Create a file src/app/page.tsx and add the following code:

'use client';
import {
LiveKitRoom,
RoomAudioRenderer,
useLocalParticipant,
} from '@livekit/components-react';
import { useState } from "react";
export default () => {
const [token, setToken] = useState<string | null>(null);
const [url, setUrl] = useState<string | null>(null);
return (
<>
<main>
{token === null ? (<button onClick={async () => {
const {accessToken, url} = await fetch('/api/token').then(res => res.json());
setToken(accessToken);
setUrl(url);
}}>Connect</button>) : (
<LiveKitRoom
token={token}
serverUrl={url}
connectOptions={{autoSubscribe: true}}
>
<ActiveRoom />
</LiveKitRoom>
)}
</main>
</>
);
};
const ActiveRoom = () => {
const { localParticipant, isMicrophoneEnabled } = useLocalParticipant();
return (
<>
<RoomAudioRenderer />
<button onClick={() => {
localParticipant?.setMicrophoneEnabled(!isMicrophoneEnabled)
}}>Toggle Microphone</button>
<div>Audio Enabled: { isMicrophoneEnabled ? 'Unmuted' : 'Muted' }</div>
</>
);
};

This sets up the main page component that renders the VideoConference UI.

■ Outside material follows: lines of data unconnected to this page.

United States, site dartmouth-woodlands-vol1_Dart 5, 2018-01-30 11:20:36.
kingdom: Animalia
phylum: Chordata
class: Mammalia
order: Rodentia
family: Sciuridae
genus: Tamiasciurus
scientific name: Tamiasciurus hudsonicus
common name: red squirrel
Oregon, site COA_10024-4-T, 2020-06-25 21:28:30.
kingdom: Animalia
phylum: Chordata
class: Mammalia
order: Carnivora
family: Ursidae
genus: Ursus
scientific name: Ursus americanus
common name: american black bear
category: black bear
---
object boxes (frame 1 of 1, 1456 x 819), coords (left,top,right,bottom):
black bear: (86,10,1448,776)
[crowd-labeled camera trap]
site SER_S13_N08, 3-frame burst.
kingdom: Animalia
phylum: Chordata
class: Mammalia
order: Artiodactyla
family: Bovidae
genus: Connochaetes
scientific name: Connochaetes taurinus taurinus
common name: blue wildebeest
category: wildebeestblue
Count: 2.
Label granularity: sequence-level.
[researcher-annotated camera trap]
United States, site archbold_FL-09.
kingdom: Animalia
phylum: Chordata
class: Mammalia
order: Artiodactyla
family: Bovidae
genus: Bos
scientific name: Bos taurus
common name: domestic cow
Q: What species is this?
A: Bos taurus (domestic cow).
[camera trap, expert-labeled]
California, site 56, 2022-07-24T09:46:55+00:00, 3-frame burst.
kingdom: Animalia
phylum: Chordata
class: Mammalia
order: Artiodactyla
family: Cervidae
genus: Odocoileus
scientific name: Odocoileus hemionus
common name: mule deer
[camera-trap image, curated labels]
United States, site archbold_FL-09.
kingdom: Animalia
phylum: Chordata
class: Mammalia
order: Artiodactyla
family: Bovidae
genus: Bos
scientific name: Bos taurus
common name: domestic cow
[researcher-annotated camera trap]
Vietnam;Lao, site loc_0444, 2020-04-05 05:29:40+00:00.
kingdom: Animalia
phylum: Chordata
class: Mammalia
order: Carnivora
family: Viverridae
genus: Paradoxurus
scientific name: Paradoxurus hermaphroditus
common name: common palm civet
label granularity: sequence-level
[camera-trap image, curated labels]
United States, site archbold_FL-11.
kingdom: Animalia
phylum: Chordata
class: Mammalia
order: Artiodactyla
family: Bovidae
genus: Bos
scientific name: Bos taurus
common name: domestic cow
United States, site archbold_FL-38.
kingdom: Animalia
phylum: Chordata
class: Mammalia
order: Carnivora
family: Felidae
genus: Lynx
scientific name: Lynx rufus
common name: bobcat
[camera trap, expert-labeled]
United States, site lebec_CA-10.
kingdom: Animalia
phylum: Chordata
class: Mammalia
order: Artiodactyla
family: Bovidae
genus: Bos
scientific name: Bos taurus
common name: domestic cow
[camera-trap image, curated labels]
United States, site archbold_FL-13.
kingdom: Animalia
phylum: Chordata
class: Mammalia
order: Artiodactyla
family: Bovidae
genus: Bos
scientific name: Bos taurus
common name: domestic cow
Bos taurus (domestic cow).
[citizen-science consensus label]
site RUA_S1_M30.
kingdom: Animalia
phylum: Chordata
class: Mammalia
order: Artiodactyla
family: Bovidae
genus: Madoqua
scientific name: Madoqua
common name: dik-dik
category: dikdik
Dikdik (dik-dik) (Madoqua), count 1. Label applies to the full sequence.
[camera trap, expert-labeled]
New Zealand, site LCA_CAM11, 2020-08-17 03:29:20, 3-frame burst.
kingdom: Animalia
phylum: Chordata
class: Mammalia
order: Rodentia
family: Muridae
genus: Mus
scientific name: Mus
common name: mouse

7. Run the frontend application

In your terminal, run:

npm run dev

This starts the app on localhost:3000.

8. Talk with the AI-powered agent

Once you have the server agent and frontend application up and running, you can start talking to the agent, asking questions, or discussing any topic you'd like. When you join a room through the web UI, an agent job request is automatically sent to your worker. The worker accepts the job, and an AI-powered agent joins the room, ready to engage in conversation. The agent will listen for your voice, process your speech using Deepgram's speech-to-text (STT) technology, generate responses with OpenAI's advanced language models, and reply to you verbally using the text-to-speech (TTS) service from OpenAI.